DATA TO USE »
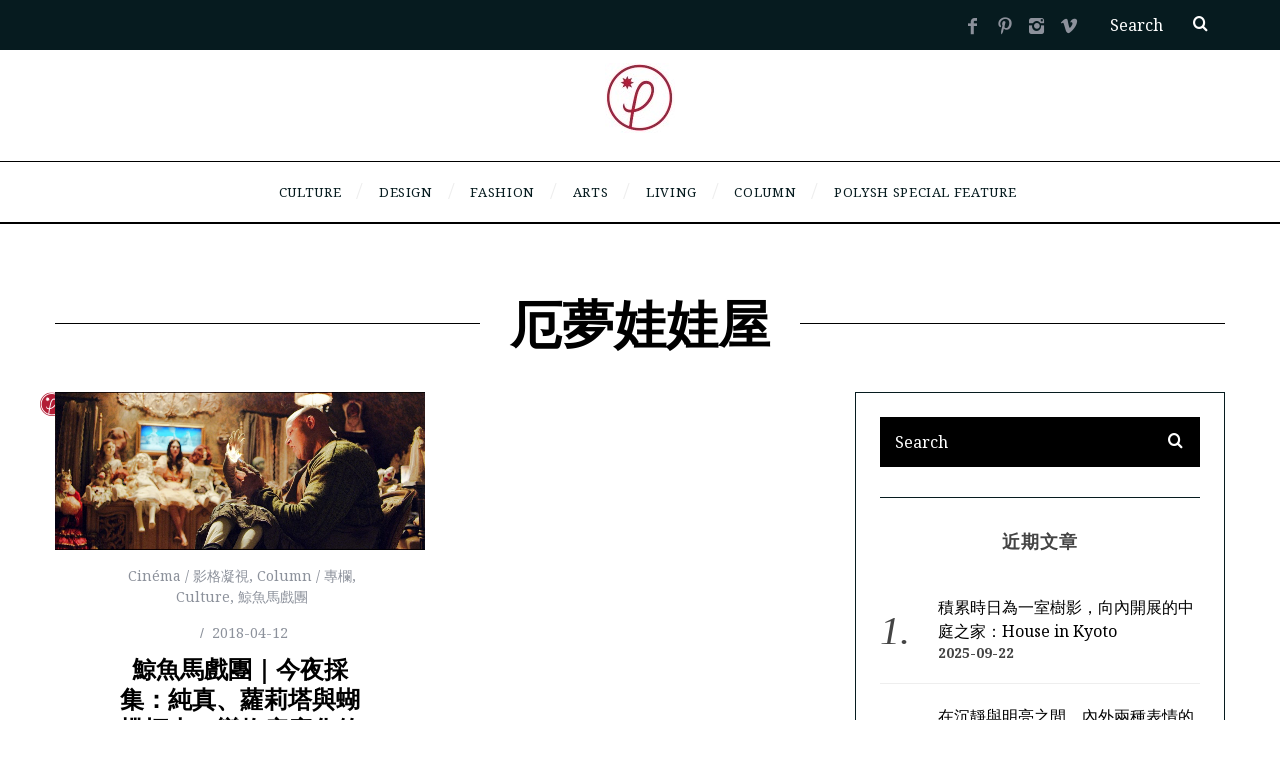

--- FILE ---
content_type: text/html; charset=utf-8
request_url: https://www.google.com/recaptcha/api2/aframe
body_size: 270
content:
<!DOCTYPE HTML><html><head><meta http-equiv="content-type" content="text/html; charset=UTF-8"></head><body><script nonce="K7Pt9z7rp1nZFl2Oo_uQBQ">/** Anti-fraud and anti-abuse applications only. See google.com/recaptcha */ try{var clients={'sodar':'https://pagead2.googlesyndication.com/pagead/sodar?'};window.addEventListener("message",function(a){try{if(a.source===window.parent){var b=JSON.parse(a.data);var c=clients[b['id']];if(c){var d=document.createElement('img');d.src=c+b['params']+'&rc='+(localStorage.getItem("rc::a")?sessionStorage.getItem("rc::b"):"");window.document.body.appendChild(d);sessionStorage.setItem("rc::e",parseInt(sessionStorage.getItem("rc::e")||0)+1);localStorage.setItem("rc::h",'1763317959840');}}}catch(b){}});window.parent.postMessage("_grecaptcha_ready", "*");}catch(b){}</script></body></html>

--- FILE ---
content_type: text/css
request_url: https://thepolysh.com/blog/wp-content/themes/simplemag-child/style.css?ver=6.8.1
body_size: 657
content:
/*

Theme Name:   SimpleMag by CaGe

Theme URI:    https://themesindep.com/

Template:     simplemag

Author:       CaGe Wei

Author URI:   https://themesindep.com/

Description:  Magazine theme for creative things by CaGe

Version:      19.6.11

Text Domain:  SimpleMag

Tags: black, white, one-column, two-columns, three-columns, right-sidebar, fluid-layout, custom-colors, custom-menu, featured-images, post-formats, theme-options, translation-ready, photoblogging
License: GNU General Public License version 3.0
License URI: https://www.gnu.org/licenses/gpl-3.0.html

Updated: 2019-04-12 00:10:15

*/

/* Header */
#masthead {}
#masthead .main-menu-container .main-menu-fixed .main-menu {}
.CG_navlogo {display:none; width:40px; height:40px; position:absolute; left:0px; top:10px;}
.sticky .CG_navlogo {display:block;}

.top-strip .CG_navlogo {display:none; width:40px; height:40px; position:absolute; left:calc(50% - 20px); top:5px;}
 @media only screen and (max-width:960px){
     .top-strip .CG_navlogo {display:block;}
     #masthead {display:none;}
 }

/* Footer */
#CG_backTop {
    width:50px; height:50px; text-align:center; line-height:50px; vertical-align:middle; cursor:pointer;
    background:rgba(0,0,0,0.5); position:fixed; right:10px; bottom:10px; border-radius:26px; opacity:0;
}
#CG_backTop i {
    width:100%; height:inherit; display:inline-block; line-height:inherit; color:#ececec;
}
#CG_backTop i::before {transform:rotate(90deg); display:block}

/* Single post */
 @media only screen and (max-width:720px){
    body.single-post .page-header .entry-meta {
        display:none;
    }
    body.single-post .single-tags .entry-meta {
        padding-top:20px;
    }
 }

/* Social  */
#fcbkbttn_left {display:inline-block; vertical-align:top;}
.fb_iframe_widget {float:right;}

.social_linePad {padding:0px 0px 0px 20px; clear:both; display:inline-block; vertical-align:top;}
.social_linePad iframe:nth-child(1) {margin-right:5px;}
.social_linePad iframe:nth-child(2) {float:right;}

@media only screen and (max-width:720px){
    .social_linePad {padding-left:10px;}
}
@media only screen and (max-width:460px){
    .fcbkbttn_button, .fcbkbttn_like {display:inline-block;}
    .fb_iframe_widget {float:none;}
}
@media only screen and (max-width:386px){
    .fcbkbttn_buttons_block {margin-top:0px;}
    .fcbkbttn_button {margin-right:10px !important;}
    .social_linePad {padding-left:32px;}
}


/* Share */
.single-social .social-sharing .share-more-items a.share-gplus {display:none;}


--- FILE ---
content_type: application/x-javascript
request_url: https://thepolysh.com/blog/wp-content/themes/simplemag-child/js/at_cage.js?191111
body_size: 525
content:
// JavaScript Document
// CaGe Wei

$(window).load(function() {
	"use strict";
	var Gw = $(window), Gww = Gw.width();

	// 頂部標籤移置下方
	if($('body').hasClass('single-post') && Gww <= 720){
		var $pg_HD = $('.page-header'),
			$en_meta = $pg_HD.find('.entry-meta'),
			$meta_cont = $en_meta.html(),
			$new_meta = '<div class="entry-meta">' + $meta_cont + '</div>';

		$('.single-tags').append($new_meta);
	}
});
$(document).ready(function(){
	"use strict";
	// ======= Project Coding ====== //	
	CG_logoSetting();
	
	// back Top
	$('#CG_backTop').click(function(){$('html,body').animate({scrollTop:$('body').offset().top}, 800, 'easeOutCirc');});
	
	//backTop BTN show & hide
	checkNowHeight();

});

// Resize reload
$(window).resize(function(){
	"use strict";
	var Gw = $(window), Gww = Gw.width();
	if (Gww > 980) {
	}
	CG_logoSetting();
});

$(window).scroll(function(){
	"use strict";
	var _nowHeight = $(window).scrollTop(),
		_scHeight = $(window).height(),
		_dcHeight = $(document).height();
	//backTop BTN show & hide
	checkNowHeight();
});

function checkNowHeight(){
	"use strict";
	var _nowHeight = $(window).scrollTop(),
		_scHeight = $(window).height();
	if (_nowHeight >= _scHeight / 2) {$('#CG_backTop').stop().animate({opacity:1});}else{$('#CG_backTop').stop().animate({opacity:0});}
}

// 客製化 LOGO DOM
var _newlogo = Boolean;
function CG_logoSetting(){
	var $header = $('#masthead'),
		$nav = $header.find('.main-menu'),
		$topstrip = $('.top-strip'),
		Gw = $(window), Gww = Gw.width();
	if(_newlogo != true){
		$nav.prepend('<a class="CG_navlogo" href="https://thepolysh.com/blog"><img src="https://thepolysh.com/blog/wp-content/uploads/2019/11/lllog_100.png" alt="POLYSH - " width="40" height="40"></a>');
		$topstrip.append('<a class="CG_navlogo" href="https://thepolysh.com/blog"><img src="https://thepolysh.com/blog/wp-content/uploads/2019/11/lllog_100.png" alt="POLYSH - " width="40" height="40"></a>');
		_newlogo = true;
	}
}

PROBLEM TO SOLVE » Copy out the records exactly. Do not include the pictures.

RESULT FOR THIS EXERCISE »
--- FILE ---
content_type: text/html; charset=utf-8
request_url: https://www.google.com/recaptcha/api2/aframe
body_size: 270
content:
<!DOCTYPE HTML><html><head><meta http-equiv="content-type" content="text/html; charset=UTF-8"></head><body><script nonce="K7Pt9z7rp1nZFl2Oo_uQBQ">/** Anti-fraud and anti-abuse applications only. See google.com/recaptcha */ try{var clients={'sodar':'https://pagead2.googlesyndication.com/pagead/sodar?'};window.addEventListener("message",function(a){try{if(a.source===window.parent){var b=JSON.parse(a.data);var c=clients[b['id']];if(c){var d=document.createElement('img');d.src=c+b['params']+'&rc='+(localStorage.getItem("rc::a")?sessionStorage.getItem("rc::b"):"");window.document.body.appendChild(d);sessionStorage.setItem("rc::e",parseInt(sessionStorage.getItem("rc::e")||0)+1);localStorage.setItem("rc::h",'1763317959840');}}}catch(b){}});window.parent.postMessage("_grecaptcha_ready", "*");}catch(b){}</script></body></html>

--- FILE ---
content_type: text/css
request_url: https://thepolysh.com/blog/wp-content/themes/simplemag-child/style.css?ver=6.8.1
body_size: 657
content:
/*

Theme Name:   SimpleMag by CaGe

Theme URI:    https://themesindep.com/

Template:     simplemag

Author:       CaGe Wei

Author URI:   https://themesindep.com/

Description:  Magazine theme for creative things by CaGe

Version:      19.6.11

Text Domain:  SimpleMag

Tags: black, white, one-column, two-columns, three-columns, right-sidebar, fluid-layout, custom-colors, custom-menu, featured-images, post-formats, theme-options, translation-ready, photoblogging
License: GNU General Public License version 3.0
License URI: https://www.gnu.org/licenses/gpl-3.0.html

Updated: 2019-04-12 00:10:15

*/

/* Header */
#masthead {}
#masthead .main-menu-container .main-menu-fixed .main-menu {}
.CG_navlogo {display:none; width:40px; height:40px; position:absolute; left:0px; top:10px;}
.sticky .CG_navlogo {display:block;}

.top-strip .CG_navlogo {display:none; width:40px; height:40px; position:absolute; left:calc(50% - 20px); top:5px;}
 @media only screen and (max-width:960px){
     .top-strip .CG_navlogo {display:block;}
     #masthead {display:none;}
 }

/* Footer */
#CG_backTop {
    width:50px; height:50px; text-align:center; line-height:50px; vertical-align:middle; cursor:pointer;
    background:rgba(0,0,0,0.5); position:fixed; right:10px; bottom:10px; border-radius:26px; opacity:0;
}
#CG_backTop i {
    width:100%; height:inherit; display:inline-block; line-height:inherit; color:#ececec;
}
#CG_backTop i::before {transform:rotate(90deg); display:block}

/* Single post */
 @media only screen and (max-width:720px){
    body.single-post .page-header .entry-meta {
        display:none;
    }
    body.single-post .single-tags .entry-meta {
        padding-top:20px;
    }
 }

/* Social  */
#fcbkbttn_left {display:inline-block; vertical-align:top;}
.fb_iframe_widget {float:right;}

.social_linePad {padding:0px 0px 0px 20px; clear:both; display:inline-block; vertical-align:top;}
.social_linePad iframe:nth-child(1) {margin-right:5px;}
.social_linePad iframe:nth-child(2) {float:right;}

@media only screen and (max-width:720px){
    .social_linePad {padding-left:10px;}
}
@media only screen and (max-width:460px){
    .fcbkbttn_button, .fcbkbttn_like {display:inline-block;}
    .fb_iframe_widget {float:none;}
}
@media only screen and (max-width:386px){
    .fcbkbttn_buttons_block {margin-top:0px;}
    .fcbkbttn_button {margin-right:10px !important;}
    .social_linePad {padding-left:32px;}
}


/* Share */
.single-social .social-sharing .share-more-items a.share-gplus {display:none;}


--- FILE ---
content_type: application/x-javascript
request_url: https://thepolysh.com/blog/wp-content/themes/simplemag-child/js/at_cage.js?191111
body_size: 525
content:
// JavaScript Document
// CaGe Wei

$(window).load(function() {
	"use strict";
	var Gw = $(window), Gww = Gw.width();

	// 頂部標籤移置下方
	if($('body').hasClass('single-post') && Gww <= 720){
		var $pg_HD = $('.page-header'),
			$en_meta = $pg_HD.find('.entry-meta'),
			$meta_cont = $en_meta.html(),
			$new_meta = '<div class="entry-meta">' + $meta_cont + '</div>';

		$('.single-tags').append($new_meta);
	}
});
$(document).ready(function(){
	"use strict";
	// ======= Project Coding ====== //	
	CG_logoSetting();
	
	// back Top
	$('#CG_backTop').click(function(){$('html,body').animate({scrollTop:$('body').offset().top}, 800, 'easeOutCirc');});
	
	//backTop BTN show & hide
	checkNowHeight();

});

// Resize reload
$(window).resize(function(){
	"use strict";
	var Gw = $(window), Gww = Gw.width();
	if (Gww > 980) {
	}
	CG_logoSetting();
});

$(window).scroll(function(){
	"use strict";
	var _nowHeight = $(window).scrollTop(),
		_scHeight = $(window).height(),
		_dcHeight = $(document).height();
	//backTop BTN show & hide
	checkNowHeight();
});

function checkNowHeight(){
	"use strict";
	var _nowHeight = $(window).scrollTop(),
		_scHeight = $(window).height();
	if (_nowHeight >= _scHeight / 2) {$('#CG_backTop').stop().animate({opacity:1});}else{$('#CG_backTop').stop().animate({opacity:0});}
}

// 客製化 LOGO DOM
var _newlogo = Boolean;
function CG_logoSetting(){
	var $header = $('#masthead'),
		$nav = $header.find('.main-menu'),
		$topstrip = $('.top-strip'),
		Gw = $(window), Gww = Gw.width();
	if(_newlogo != true){
		$nav.prepend('<a class="CG_navlogo" href="https://thepolysh.com/blog"><img src="https://thepolysh.com/blog/wp-content/uploads/2019/11/lllog_100.png" alt="POLYSH - " width="40" height="40"></a>');
		$topstrip.append('<a class="CG_navlogo" href="https://thepolysh.com/blog"><img src="https://thepolysh.com/blog/wp-content/uploads/2019/11/lllog_100.png" alt="POLYSH - " width="40" height="40"></a>');
		_newlogo = true;
	}
}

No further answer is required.